| ИСХОДНЫЙ ТЕКСТ |
--------------------------------------------------
1851, с. 62—63; Афанасьев, II, с. 110; Зеленин, 1927, с. 287; ср. типологические параллели у Зеленина, 1937, с. 25 и ел.) представляет собой не что иное, как плату “земельному (земляному) хозяину” (в этой функции могут выступать и деньги, см.: Зеленин, 1927, с. 288; Г. Виноградов, 1923, с. 290); но мы уже видели выше (см. экскурс XI), что “земельный хозяин” может быть отождествлен с домовым и вместе с тем что плата “земельному хозяину” непосредственно соотносится в религиозном сознании и с платой за переправу через огненную реку при переходе в загробный мир; есть веские основания для предположения о том, что в основе существующих представлений — на славянской или, по крайней мере, восточнославянской почве — лежало представление о функциях Волоса. Ср. также жертвоприношение петуха в свадебном обряде (Потебня, 1865, с. 55—56).

Отмеченный в § III.3.1 наст. работы похоронный обычай, когда родственники покойного отдают в качестве поминальной жертвы оставшуюся после него корову какому-либо бедняку (Куликовский, 1890, с. 54), находит точное соответствие в обычае приносить соответствующую жертву в виде петуха или курицы. Так, в Саратовской губернии, “когда опускают мертвеца в могилу, родственница покойного, поймав заранее в доме его петуха или курицу, передает его чрез могилу другой женщине, а потом его отдают нищему” (Котляревский, 1868, с. 85; ср.: Зеленин, 1914— 1916, с. 1089). В обоих случаях соответствующая жертва может восходить в конечном итоге к жертве Волосу, причем знаменательно, ввиду вышесказанного, что в последнем случае данный обряд совершается женщинами. Соответственно может объясняться и обычай приносить в поминальные дни на кладбище среди других кушаний петуха или курицу, смотря по полу покойника (Зеленин, 1914—1916, с. 114). О жертвоприношении курицы в славянском похоронном обряде см. также: Велецкая, 1968, с. 197— 198.
--------------------------------------------------
| ПРЕДОСТАВЛЕННЫЕ СТРОКИ |
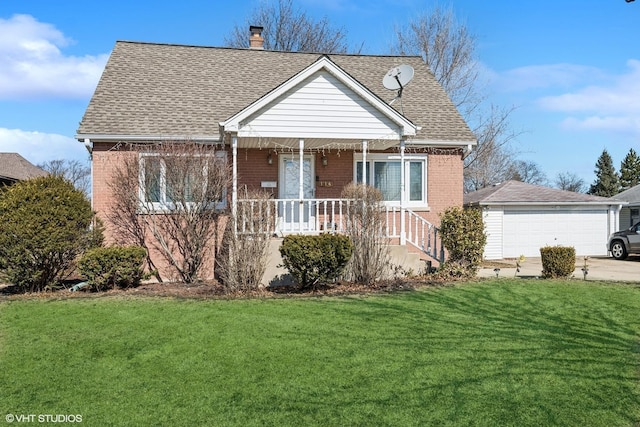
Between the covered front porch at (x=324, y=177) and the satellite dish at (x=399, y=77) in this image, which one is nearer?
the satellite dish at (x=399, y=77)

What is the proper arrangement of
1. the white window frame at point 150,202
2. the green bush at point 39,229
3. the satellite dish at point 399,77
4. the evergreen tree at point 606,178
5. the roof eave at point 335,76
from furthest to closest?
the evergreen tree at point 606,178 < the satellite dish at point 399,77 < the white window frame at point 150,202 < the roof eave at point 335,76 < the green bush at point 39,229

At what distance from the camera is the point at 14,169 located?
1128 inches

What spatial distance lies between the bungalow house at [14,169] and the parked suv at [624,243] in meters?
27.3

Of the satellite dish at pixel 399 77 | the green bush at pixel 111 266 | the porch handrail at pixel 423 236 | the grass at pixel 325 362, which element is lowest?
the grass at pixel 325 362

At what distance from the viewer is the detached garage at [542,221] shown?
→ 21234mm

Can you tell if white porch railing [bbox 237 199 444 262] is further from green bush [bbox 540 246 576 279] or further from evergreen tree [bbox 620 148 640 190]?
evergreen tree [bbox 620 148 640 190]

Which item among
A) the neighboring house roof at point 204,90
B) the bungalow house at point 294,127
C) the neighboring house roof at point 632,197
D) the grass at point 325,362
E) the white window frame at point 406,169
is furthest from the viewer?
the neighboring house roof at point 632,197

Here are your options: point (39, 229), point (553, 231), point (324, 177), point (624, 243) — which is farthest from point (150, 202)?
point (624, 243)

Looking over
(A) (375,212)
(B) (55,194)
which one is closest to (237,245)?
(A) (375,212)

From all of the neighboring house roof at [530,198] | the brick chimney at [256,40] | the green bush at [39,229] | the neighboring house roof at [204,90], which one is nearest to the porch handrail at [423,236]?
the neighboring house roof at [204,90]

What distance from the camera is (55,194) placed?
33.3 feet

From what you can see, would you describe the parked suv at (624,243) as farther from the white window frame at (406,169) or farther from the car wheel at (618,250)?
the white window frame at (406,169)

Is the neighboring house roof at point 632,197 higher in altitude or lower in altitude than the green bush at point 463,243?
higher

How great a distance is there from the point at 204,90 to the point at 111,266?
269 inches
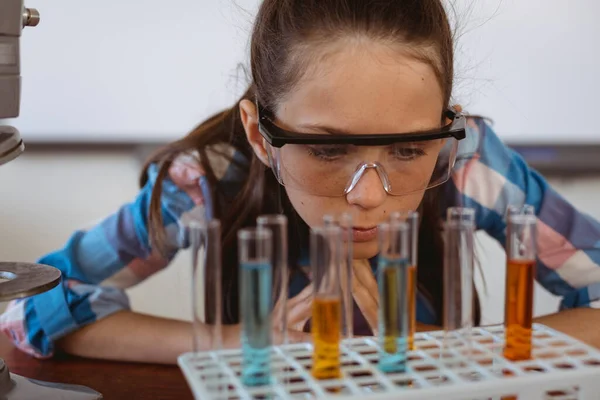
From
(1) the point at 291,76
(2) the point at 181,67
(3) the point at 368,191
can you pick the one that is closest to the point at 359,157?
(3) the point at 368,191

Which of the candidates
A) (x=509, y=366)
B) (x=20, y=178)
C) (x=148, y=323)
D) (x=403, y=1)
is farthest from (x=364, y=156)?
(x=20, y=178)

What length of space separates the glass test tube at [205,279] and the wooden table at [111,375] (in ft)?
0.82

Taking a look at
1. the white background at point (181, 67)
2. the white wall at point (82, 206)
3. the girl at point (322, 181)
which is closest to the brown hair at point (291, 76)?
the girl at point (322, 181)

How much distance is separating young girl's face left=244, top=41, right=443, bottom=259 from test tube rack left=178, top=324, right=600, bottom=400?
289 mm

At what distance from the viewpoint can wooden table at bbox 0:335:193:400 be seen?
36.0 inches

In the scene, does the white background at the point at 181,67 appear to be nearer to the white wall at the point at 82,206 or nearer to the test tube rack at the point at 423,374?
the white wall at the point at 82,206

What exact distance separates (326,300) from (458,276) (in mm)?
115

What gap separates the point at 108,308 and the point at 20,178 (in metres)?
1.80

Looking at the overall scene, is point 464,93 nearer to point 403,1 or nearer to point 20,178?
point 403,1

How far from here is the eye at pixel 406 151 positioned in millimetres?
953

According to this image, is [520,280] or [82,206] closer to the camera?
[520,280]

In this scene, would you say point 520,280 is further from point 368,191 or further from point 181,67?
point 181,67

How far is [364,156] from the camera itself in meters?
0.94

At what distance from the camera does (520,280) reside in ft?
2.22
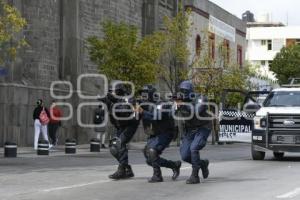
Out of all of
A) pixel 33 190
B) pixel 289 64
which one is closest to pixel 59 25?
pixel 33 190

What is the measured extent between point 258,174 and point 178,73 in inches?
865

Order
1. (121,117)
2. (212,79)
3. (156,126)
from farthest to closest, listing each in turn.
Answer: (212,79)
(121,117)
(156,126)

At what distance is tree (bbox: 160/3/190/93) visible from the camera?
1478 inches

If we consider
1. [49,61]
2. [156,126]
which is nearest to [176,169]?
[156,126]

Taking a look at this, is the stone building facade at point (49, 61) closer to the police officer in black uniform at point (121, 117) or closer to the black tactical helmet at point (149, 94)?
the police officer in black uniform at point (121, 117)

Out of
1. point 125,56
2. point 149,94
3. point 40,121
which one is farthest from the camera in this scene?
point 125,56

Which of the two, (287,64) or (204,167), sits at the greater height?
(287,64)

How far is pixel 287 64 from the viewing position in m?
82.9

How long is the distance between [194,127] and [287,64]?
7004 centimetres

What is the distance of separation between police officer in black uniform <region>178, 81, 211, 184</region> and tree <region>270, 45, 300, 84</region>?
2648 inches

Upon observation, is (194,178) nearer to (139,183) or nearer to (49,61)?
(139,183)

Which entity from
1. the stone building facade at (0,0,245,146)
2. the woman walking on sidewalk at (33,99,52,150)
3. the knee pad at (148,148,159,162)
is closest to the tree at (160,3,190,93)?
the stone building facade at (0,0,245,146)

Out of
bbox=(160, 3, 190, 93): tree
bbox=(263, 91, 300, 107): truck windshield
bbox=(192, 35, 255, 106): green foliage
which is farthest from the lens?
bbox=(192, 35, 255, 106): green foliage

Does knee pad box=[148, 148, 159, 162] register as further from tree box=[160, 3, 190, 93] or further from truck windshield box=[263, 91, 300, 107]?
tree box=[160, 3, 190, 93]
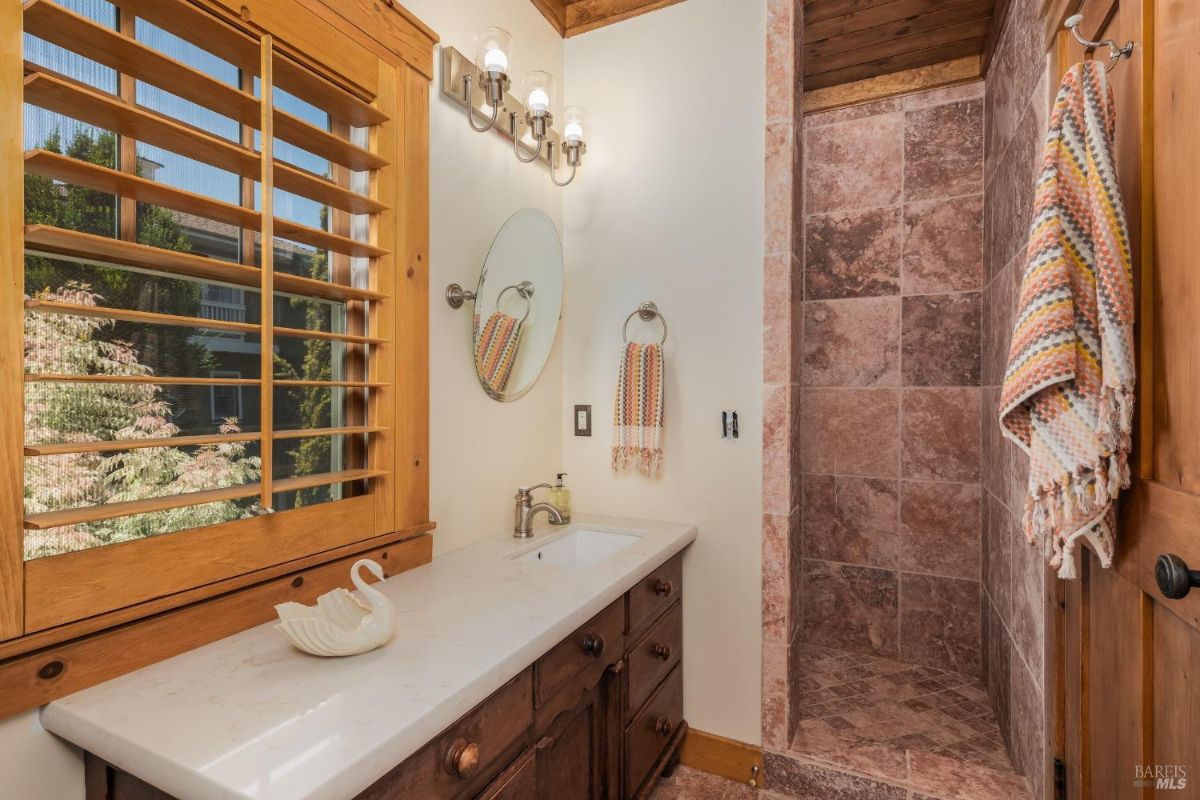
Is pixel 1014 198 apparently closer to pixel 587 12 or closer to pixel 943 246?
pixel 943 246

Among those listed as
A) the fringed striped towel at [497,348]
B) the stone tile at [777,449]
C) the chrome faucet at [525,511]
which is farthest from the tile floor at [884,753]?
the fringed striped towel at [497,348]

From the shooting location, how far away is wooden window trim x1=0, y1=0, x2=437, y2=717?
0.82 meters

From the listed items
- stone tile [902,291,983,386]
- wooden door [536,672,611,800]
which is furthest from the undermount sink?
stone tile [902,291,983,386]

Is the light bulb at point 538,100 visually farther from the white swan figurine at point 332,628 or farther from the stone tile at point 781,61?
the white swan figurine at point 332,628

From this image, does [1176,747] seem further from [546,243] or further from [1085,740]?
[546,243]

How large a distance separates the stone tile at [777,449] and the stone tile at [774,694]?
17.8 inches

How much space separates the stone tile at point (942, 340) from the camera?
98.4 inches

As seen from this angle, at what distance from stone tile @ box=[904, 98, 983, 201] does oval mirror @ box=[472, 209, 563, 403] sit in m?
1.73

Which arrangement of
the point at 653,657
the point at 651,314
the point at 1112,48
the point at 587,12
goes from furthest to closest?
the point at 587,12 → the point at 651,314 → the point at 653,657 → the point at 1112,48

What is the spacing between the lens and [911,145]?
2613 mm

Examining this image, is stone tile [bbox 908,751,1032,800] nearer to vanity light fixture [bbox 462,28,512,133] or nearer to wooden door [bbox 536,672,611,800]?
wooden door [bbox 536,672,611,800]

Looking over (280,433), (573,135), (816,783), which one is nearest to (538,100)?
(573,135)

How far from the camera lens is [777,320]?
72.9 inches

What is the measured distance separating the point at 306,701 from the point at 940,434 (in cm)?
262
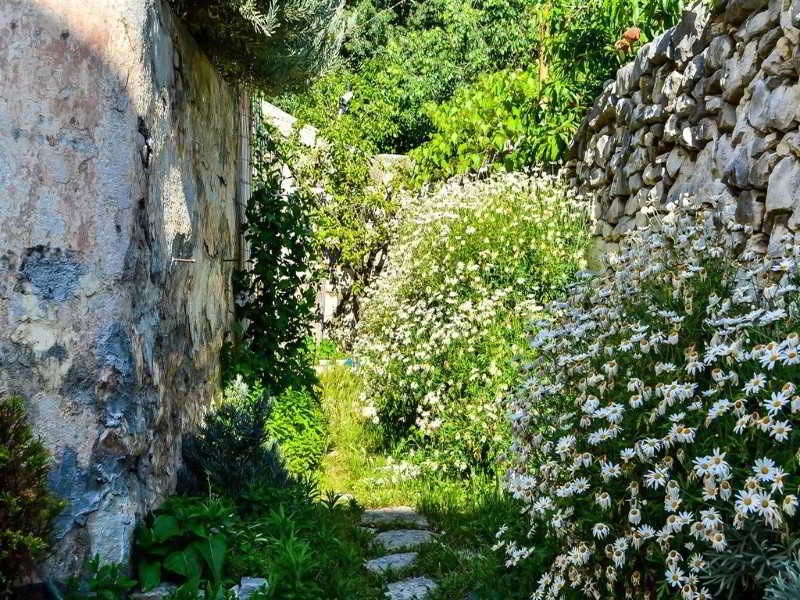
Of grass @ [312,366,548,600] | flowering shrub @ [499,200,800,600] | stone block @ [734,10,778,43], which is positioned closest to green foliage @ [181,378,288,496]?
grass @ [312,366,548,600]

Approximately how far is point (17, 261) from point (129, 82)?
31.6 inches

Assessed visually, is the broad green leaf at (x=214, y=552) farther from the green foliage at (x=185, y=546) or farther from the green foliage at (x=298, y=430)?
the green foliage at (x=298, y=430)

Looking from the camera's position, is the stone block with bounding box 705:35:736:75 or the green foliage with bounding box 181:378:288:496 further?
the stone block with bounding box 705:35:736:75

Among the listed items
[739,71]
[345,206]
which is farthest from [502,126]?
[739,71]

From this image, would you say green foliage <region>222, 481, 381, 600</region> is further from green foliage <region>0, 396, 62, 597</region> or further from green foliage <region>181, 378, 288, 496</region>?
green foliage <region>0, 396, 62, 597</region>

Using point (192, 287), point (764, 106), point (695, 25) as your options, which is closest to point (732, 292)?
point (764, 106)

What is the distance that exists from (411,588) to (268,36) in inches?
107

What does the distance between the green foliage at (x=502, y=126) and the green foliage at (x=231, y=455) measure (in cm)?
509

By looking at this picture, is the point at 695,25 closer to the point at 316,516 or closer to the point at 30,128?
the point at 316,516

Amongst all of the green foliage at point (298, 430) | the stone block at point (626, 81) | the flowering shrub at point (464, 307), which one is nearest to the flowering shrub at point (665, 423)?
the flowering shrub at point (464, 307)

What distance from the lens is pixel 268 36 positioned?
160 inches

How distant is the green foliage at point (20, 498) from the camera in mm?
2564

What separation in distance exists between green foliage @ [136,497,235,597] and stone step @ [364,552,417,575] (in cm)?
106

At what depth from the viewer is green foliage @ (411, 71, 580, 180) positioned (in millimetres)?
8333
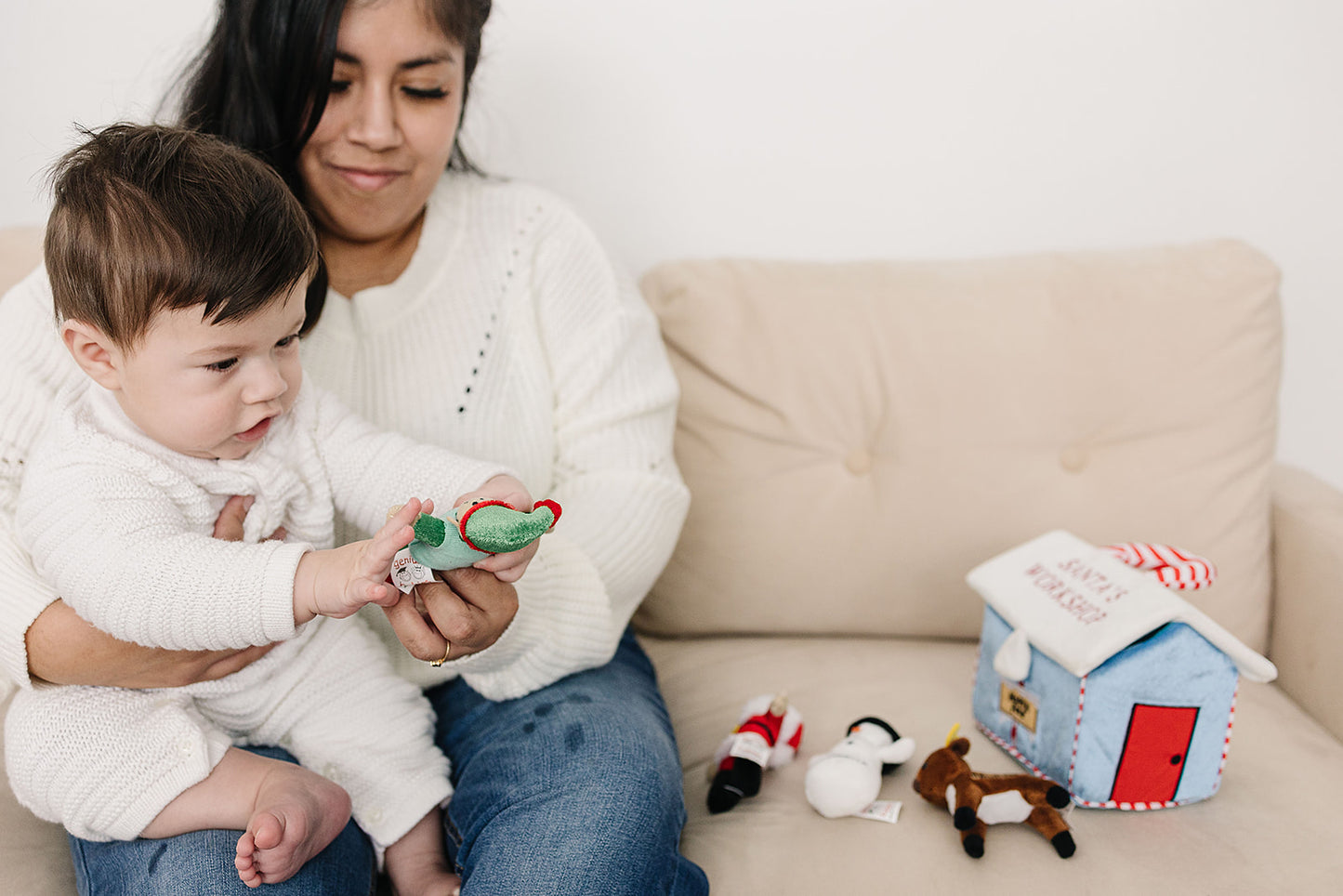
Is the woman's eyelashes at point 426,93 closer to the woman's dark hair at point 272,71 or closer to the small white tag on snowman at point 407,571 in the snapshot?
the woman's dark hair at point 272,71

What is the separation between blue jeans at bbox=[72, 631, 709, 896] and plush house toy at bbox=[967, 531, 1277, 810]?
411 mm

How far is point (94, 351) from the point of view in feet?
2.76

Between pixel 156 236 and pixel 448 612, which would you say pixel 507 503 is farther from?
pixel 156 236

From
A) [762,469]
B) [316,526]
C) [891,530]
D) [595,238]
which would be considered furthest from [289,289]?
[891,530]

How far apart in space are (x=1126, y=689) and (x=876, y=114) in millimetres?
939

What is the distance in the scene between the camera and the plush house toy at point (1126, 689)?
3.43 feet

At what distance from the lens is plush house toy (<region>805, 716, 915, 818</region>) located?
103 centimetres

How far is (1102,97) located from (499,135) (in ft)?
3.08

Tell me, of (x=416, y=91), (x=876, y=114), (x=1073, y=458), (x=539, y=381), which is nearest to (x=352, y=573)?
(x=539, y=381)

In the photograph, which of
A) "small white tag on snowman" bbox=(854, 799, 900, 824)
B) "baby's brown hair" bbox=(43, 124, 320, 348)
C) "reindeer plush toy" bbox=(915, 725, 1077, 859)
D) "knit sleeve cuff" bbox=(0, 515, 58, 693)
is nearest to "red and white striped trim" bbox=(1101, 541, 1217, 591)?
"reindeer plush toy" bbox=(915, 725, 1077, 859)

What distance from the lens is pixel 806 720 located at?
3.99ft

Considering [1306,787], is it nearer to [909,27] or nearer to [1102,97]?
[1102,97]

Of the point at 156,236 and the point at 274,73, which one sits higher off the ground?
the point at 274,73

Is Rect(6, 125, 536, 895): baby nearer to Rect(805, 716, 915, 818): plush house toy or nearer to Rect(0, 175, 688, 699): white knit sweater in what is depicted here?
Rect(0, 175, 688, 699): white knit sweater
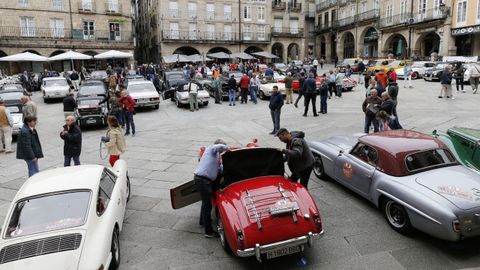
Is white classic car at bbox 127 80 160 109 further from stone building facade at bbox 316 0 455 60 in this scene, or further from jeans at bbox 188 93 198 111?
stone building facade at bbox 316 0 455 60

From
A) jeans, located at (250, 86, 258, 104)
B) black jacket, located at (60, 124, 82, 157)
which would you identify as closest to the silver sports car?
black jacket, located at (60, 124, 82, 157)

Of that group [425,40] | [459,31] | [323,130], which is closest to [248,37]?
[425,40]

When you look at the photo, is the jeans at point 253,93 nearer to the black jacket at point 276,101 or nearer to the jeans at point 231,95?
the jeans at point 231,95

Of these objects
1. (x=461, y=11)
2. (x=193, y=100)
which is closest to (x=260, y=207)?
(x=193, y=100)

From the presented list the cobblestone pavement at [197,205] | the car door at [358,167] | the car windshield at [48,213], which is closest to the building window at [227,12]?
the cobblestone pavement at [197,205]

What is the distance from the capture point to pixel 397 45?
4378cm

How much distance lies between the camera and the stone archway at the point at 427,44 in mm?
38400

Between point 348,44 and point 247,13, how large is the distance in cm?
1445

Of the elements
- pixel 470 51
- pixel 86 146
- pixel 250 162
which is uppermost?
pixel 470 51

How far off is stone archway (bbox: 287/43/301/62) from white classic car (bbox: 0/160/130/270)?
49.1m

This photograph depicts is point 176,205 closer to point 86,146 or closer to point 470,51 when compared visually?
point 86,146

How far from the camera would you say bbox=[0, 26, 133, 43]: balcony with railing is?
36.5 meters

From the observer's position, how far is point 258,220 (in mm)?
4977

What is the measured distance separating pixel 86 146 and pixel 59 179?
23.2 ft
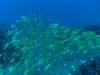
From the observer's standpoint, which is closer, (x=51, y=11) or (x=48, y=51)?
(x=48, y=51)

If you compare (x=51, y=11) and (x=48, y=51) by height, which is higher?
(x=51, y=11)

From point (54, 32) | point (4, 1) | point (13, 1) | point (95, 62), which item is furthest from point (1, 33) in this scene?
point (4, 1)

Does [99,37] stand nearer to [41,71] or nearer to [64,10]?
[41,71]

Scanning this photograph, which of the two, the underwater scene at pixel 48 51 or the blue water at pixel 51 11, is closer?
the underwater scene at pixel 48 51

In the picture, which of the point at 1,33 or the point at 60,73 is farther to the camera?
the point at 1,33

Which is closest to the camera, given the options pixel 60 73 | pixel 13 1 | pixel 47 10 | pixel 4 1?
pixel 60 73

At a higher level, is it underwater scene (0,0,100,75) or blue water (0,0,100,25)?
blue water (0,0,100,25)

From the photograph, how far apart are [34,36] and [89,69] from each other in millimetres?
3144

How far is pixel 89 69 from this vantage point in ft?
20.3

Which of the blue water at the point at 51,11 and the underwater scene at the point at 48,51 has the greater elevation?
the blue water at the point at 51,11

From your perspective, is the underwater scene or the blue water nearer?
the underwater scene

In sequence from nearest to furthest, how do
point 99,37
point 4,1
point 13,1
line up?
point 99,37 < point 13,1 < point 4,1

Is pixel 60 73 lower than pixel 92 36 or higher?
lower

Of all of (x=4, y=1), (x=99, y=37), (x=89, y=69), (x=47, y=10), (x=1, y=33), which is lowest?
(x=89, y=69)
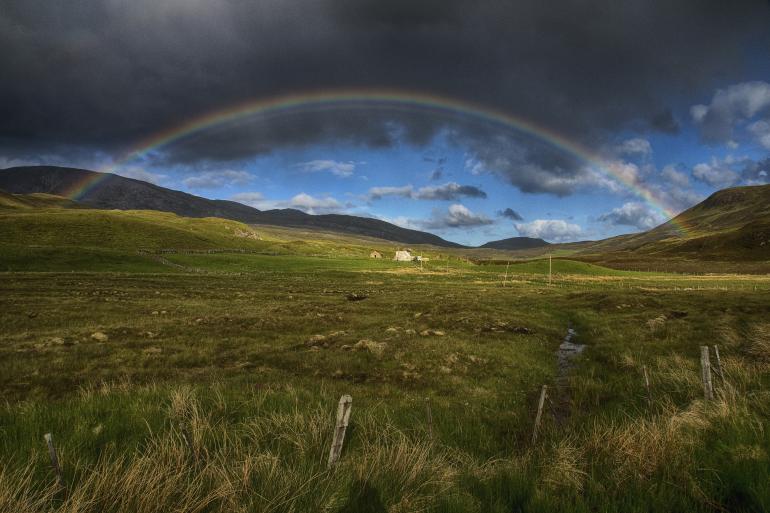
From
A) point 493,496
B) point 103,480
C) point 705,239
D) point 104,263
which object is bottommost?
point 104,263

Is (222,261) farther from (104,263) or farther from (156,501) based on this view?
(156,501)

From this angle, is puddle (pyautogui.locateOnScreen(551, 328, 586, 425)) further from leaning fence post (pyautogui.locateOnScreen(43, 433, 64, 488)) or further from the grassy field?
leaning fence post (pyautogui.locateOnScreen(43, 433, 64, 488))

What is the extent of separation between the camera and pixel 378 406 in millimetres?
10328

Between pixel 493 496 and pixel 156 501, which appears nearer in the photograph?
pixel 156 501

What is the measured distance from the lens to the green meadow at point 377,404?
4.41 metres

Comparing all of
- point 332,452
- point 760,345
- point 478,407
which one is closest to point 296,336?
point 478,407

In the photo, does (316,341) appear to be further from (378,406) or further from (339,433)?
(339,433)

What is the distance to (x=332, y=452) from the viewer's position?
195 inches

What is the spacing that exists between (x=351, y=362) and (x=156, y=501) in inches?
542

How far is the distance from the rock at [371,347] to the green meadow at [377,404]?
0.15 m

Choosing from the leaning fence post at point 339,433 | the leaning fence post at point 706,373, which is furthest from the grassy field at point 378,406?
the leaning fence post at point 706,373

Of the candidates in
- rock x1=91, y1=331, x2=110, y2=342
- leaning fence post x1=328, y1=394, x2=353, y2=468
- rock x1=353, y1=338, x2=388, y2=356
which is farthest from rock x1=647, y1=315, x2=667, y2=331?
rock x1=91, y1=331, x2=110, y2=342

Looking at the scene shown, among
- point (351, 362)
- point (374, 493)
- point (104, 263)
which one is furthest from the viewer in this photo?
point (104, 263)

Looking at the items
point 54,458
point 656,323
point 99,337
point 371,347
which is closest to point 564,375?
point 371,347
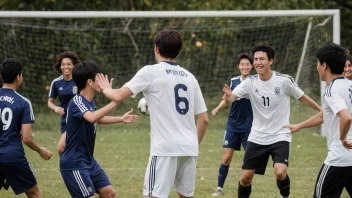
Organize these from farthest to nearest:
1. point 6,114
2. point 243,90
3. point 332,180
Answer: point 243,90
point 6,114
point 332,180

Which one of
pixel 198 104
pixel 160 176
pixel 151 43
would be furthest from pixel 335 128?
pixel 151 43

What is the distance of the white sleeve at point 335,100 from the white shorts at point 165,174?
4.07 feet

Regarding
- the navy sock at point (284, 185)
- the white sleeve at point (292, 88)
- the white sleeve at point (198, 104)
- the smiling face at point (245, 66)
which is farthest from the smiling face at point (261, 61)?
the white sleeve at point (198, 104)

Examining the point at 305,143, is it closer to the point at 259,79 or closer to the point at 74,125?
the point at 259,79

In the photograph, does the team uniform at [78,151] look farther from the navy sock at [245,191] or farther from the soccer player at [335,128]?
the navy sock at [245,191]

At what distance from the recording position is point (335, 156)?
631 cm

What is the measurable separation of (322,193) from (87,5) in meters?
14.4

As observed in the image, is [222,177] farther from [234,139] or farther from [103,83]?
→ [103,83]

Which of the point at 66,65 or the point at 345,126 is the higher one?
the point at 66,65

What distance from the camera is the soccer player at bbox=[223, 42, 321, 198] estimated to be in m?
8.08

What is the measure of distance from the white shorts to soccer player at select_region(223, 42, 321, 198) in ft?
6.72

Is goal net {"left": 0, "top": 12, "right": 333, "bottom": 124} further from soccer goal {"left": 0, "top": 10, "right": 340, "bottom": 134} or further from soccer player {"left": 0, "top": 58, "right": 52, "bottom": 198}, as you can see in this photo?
--------------------------------------------------
| ВАШЕ ЗАДАНИЕ |
Ответьте по исходному тексту на три вопроса:
(а) Что, кроме петуха, может служить платой «земельному хозяину»?
(б) Что, по Куликовскому, родственники покойного отдают бедняку в качестве поминальной жертвы?
(в) В какой губернии родственница покойного передает петуха или курицу через могилу?

| ВАШ ОТВЕТ |
(а) Деньги.
(б) Оставшуюся после покойного корову.
(в) В Саратовской губернии.